Poor idea.-Terrible idea. To send an amended return means to carry a large sign that tells the IRS you are not sure what you do. The IRS notes that:

In other words, the updated return gives the IRS yet another chance to test and the updated return itself may be a red flag, but you might get a mistake in the original return.

When, frankly, you have fucked up and missed a valid payment, which will cost you thousands of dollars, you file an amended report. Yet investing an extra hour or two for the first time to get things right is even easier.

6.
Electronic file

It is the only way to do so in 2019.
According to the IRS, about 10% of individual taxpayers have used paperwork to file in 2018. Some business owners are out there, I’m sure, who file with paper forms manually because they are Luddites or because they want to keep it with the IRS somehow. But you could also include a handwritten note with the
formatting “Dear IRS, please check this return with a double
auditor.”

Why does this happen? The IRS electronic filing system’s website says: “A paper return error rate of 21%. The e-filed
returns, however, show an error rate of just half one percent.

In other words, a paper return includes errors more than 40 times the chance of a return submitted electronically.

Additional reasons for filing online:

  • Software for electronic tax filings allows you to find tax credits and deductions which you can lose most while using pen and paper.

  • You can collect your refund in less than three weeks with direct deposit and online filing, instead of waiting for a paper return for two months.

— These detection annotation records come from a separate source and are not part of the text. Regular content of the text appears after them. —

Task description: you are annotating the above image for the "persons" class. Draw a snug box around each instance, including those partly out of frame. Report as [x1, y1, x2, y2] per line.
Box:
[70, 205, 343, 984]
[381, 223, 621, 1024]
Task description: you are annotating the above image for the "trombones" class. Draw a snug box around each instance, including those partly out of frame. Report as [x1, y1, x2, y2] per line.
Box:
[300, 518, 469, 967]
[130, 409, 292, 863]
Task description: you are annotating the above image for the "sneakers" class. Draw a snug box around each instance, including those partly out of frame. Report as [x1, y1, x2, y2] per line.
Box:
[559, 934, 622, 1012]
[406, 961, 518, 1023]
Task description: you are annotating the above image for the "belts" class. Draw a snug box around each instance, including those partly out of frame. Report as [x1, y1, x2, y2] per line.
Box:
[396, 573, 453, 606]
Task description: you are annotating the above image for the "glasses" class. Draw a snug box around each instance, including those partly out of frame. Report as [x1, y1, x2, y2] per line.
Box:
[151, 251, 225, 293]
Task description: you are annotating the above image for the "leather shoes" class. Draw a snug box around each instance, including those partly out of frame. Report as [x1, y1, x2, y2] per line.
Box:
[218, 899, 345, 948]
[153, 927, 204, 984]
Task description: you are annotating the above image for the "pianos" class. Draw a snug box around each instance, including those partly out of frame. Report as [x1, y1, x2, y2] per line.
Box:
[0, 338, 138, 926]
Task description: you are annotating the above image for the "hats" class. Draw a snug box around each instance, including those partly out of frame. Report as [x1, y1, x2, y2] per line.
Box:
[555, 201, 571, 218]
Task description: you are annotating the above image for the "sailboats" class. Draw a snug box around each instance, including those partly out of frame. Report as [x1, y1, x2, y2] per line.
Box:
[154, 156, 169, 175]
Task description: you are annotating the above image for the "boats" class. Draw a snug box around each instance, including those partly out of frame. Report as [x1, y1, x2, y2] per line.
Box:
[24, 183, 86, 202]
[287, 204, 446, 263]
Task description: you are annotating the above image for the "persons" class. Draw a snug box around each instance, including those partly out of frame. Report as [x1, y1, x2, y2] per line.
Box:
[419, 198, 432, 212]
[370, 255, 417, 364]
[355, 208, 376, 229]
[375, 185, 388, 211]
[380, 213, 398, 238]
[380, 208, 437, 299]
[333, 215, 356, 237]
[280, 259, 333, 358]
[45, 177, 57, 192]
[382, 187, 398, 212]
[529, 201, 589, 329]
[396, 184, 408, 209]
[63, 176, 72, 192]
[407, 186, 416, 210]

  • Most tax filing software contains audit warnings on things such as home office deductions or a
    combination of personal and corporate miles.

Further
IRS support

Despite what you learned from Irwin R.
Schyster, the IRS isn’t about small enterprises, and it prefers a smooth return
rather than additional tax collection work.

How
are you expected to do if you are audited?

In this post, we looked at some of the things you should do to stop triggering the IRS audit as a small business owner all year long. Yet how about an audit? So what about an audit?

Don’t be afraid. Don’t be painful. This is the time to come, have the most important documents you have, and collaborate politically with the IRS representative you deal with. The IRS has its own guidance for the smoothest possible conduction of an audit.

And if you really want to play it safe, get good accounting software and use it each day to weed out errors before they occur and find a trusted business accountant, you can turn to and stay on the correct track in times of trouble.

State
of 2020 Tax Audit

The IRS revealed a variety of options earlier this year to help taxpayers impacted by the COVID-19 pandemic and the subsequent economic uncertainty.

The program referred to as People First
The initiative includes stop-to-business, field, and letter audit until 15 July.
Continuing cases will continue to be investigated and appeals handled,
but not by personal meetings.

The IRS is still asking taxpayers to respond to
correspondence sent in that period, following the cessation of tax guide for audits in 2020.